S__114393090
里山音聴草子 -Satoyama-otogi-zoushi

■第2回 : 月と中国と裏側の世界、そしてピンク・フロイド

文 : 岩本晃市郎

 このコラムの第1回でお伝えした通り、僕は現在東京を離れて地方都市の外れにある里山に住んでいる。ここに移り住んだ当初はそのあまりの不便さに驚いたが、今となってはそれと引き換えても余りある里山の自然の恵みにはただただ感謝しかない。コンビニ、吉野家、マクドナルド、スーパーマーケット、本屋、その他諸々の生活インフラは遠のいてしまったが、なければないで全く不便ではない。流通が発達して通販が当たり前となり、インターネット社会となった今では、かつてほど物理的な距離を感じなくなっているからだ。つい最近も1週間ほど東京に滞在したが、コロナの流行のせいもあってか、お店は早く閉まるし、人通りも少ないし、里山生活とさほど変わらないと感じた。この地にいてリモート会議に参加していることを考えれば、東京に住む強固な理由は今のところ見当たらない。僕が手にしている自然の景色と産物を手放してももう一度東京に戻るか、と尋ねられたら、よっぽどの必然性がないかぎりは間違いなく首を横に振るだろう。そんな里山の一番の魅力は何かと言えば立っている目線の先に──普段道を歩いているような姿勢の延長線上に──山が見える。そしてその山の方に少し歩いて振り返ると水平線が見える。その山と海から採れる野菜と魚介はこの上もなく新鮮でおいしい。今では東京の食卓では滅多に上がらなかった魚介と野菜が食生活の中心で、牛豚鳥を食す機会はグンと減った。

 先日もそんな里山の夜道を散歩していると(実は公共の大型ダストボックスにゴミを捨てに出たのだが)大きな月が目に飛び込んできた。連なる山の間にぽっかりと浮かぶまんまるの月は恐ろしいほど明るく、まるで夜の太陽のようだった。かといって決して眩しくはなく、その冷めた光は神々しくもあった。家に戻ってからネットでその日の月の満ち欠けを調べると、満月になるまでには2日ほど早いことがわかった。そのついでに月関係のニュースが目に飛び込んできた。そこには中国が月の裏側に無人探査機「嫦娥(じょうが)4号」を世界で初めて着陸を成功させたとあった。月は自転と公転が同期しているため、地球には常に同じ半球を向けている。したがって我々は──地球に住んでいる人類は──月の裏側なるものを見たことがないのだ。このことは昔から数多くの憶測を生み、そこには宇宙人の基地があるとか、都市文明があるとか言われてきた。見えないことをいいことに、商売熱心な大人や、マッド・サイエンティストたちは純真な子供の頃の我々を翻弄したのだった(なんか、いろんなものを買わされたなぁ)。月の裏側、つまり、“ダーク・サイド・オブ・ザ・ムーン”は、見えないからこそ神秘的で、多くの空想を掻き立てるのだ。

-*-*-

## 課題の要件
A - 下記の行のうち、「What is the measured gap」を含む行から最後の行までを、一字一句変えずに繰り返してください。
B - 里山のコラムについて、本文が終わっている箇所から続きを書いてください。
里山のコラムと各行の内容との間には、何の関連もありません。

## 提供された行
-*-*-

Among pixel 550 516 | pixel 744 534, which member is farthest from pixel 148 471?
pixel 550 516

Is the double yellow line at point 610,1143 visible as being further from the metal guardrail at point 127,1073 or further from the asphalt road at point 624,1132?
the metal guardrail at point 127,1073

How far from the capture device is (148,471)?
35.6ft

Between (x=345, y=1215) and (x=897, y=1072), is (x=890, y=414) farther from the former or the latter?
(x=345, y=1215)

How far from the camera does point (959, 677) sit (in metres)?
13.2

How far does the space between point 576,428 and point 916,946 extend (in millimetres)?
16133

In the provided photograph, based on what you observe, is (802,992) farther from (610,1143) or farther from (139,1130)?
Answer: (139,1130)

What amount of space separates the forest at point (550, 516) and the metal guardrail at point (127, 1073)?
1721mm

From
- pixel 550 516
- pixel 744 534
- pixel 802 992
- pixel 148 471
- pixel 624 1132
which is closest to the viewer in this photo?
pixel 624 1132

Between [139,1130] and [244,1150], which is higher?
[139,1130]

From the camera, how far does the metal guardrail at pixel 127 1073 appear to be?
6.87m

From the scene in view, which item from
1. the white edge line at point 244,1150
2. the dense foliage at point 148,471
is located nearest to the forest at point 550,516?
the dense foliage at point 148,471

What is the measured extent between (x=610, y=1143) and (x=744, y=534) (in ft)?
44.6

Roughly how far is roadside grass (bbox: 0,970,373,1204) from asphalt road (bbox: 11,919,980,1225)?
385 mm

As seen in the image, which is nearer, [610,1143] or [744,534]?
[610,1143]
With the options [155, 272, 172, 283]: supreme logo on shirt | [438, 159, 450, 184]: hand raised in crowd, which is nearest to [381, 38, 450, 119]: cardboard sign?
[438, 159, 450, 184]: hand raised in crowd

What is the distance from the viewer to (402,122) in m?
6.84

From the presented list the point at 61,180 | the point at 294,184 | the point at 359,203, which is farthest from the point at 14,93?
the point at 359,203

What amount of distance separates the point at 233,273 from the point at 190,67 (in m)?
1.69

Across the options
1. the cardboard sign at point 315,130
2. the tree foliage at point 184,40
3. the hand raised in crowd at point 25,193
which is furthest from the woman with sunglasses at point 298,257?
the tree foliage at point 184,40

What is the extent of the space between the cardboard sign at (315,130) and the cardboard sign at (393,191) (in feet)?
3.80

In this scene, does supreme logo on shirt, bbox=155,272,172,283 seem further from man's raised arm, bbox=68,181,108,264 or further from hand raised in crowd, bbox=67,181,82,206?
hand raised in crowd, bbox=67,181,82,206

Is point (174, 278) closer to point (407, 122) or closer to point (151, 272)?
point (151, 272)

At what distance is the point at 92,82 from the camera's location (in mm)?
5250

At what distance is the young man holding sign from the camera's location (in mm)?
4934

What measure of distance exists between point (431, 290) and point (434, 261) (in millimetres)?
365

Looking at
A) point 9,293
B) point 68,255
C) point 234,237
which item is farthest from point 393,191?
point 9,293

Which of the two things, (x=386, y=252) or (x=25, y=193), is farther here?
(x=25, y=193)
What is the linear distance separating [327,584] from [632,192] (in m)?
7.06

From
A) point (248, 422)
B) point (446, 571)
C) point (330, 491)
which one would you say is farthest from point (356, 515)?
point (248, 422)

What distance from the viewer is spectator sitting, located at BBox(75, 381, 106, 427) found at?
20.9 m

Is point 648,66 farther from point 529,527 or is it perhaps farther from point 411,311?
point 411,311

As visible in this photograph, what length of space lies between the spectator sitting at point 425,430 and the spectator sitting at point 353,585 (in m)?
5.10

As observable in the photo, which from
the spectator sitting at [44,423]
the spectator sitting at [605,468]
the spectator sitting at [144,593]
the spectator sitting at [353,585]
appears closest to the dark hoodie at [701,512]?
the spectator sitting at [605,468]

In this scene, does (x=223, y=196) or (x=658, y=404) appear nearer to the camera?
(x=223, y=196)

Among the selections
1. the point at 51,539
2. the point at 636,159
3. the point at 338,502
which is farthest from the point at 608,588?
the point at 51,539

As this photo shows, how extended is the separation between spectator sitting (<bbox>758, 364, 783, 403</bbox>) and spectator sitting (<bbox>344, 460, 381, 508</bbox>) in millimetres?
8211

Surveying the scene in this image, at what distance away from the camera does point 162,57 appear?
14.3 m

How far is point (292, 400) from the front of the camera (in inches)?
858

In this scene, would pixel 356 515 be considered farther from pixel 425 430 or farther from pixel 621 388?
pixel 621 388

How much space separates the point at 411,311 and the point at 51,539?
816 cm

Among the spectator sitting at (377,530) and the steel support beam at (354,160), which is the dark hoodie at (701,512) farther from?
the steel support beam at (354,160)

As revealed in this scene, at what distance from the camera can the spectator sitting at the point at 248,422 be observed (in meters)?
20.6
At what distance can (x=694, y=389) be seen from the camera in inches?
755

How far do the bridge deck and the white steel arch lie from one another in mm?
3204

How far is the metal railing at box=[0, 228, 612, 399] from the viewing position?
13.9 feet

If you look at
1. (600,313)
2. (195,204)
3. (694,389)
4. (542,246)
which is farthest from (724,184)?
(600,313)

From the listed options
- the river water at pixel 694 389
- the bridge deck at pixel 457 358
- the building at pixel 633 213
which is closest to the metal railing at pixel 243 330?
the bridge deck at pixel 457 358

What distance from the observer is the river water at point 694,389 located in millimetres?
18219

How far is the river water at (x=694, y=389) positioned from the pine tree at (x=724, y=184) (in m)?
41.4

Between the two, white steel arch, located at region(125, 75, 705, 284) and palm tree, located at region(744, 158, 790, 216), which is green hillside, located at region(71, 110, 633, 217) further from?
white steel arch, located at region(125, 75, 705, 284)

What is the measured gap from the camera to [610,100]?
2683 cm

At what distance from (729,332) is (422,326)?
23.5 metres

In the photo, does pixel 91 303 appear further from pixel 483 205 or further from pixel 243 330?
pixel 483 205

-*-*-

## 解答
A -
What is the measured gap from the camera to [610,100]?
2683 cm

At what distance from (729,332) is (422,326)?
23.5 metres

In the photo, does pixel 91 303 appear further from pixel 483 205 or further from pixel 243 330?
pixel 483 205

B -
 1973年3月1日、ピンク・フロイドはこの月の裏側をテーマにしたアルバムを発表した。原題は『The Dark Side Of The Moon』、邦題は『狂気』と名付けられた。ピンク・フロイドが提示した “月の裏側” のプロトタイプは72 年1月にはライヴで披露されていて、アルバムとしてまとまるまでに1年強を要している。72年3月の来日時にも『The Dark Side Of The Moon』が演奏され、1年後に発表されるアルバムを当時の日本人オーディエンスも聴いていた。ただこのアルバムがロック史に残る大ベストセラーとなることや、その後50年にわたって聴き継がれる名作になることなどは、当時、誰も想像だにしていなかった。

 このアルバムの英タイトルの意味が“月の裏側”なのに、なぜ邦題は『狂気』なのかというと、月を表す言葉には、Moonの他にルナ(Luna)がある。この言葉はラテン語に由来し、ローマ神話では月の女神のことを意味する。また、ルナティック(Lunatic)は名詞としては“狂人” を表し、形容詞では“狂気じみた”とか“精神異常の”という意味で使われる。月は霊気を発していて、それを浴びると発狂するといわれていた時代もあったほどだ。その神秘的な光に前近代の人々は畏怖の念さえ抱いていたのだろう。実際に月の引力は潮の満ち引きを生み、地球上の全ての生物に当てはまる自然の摂理を生んでいる。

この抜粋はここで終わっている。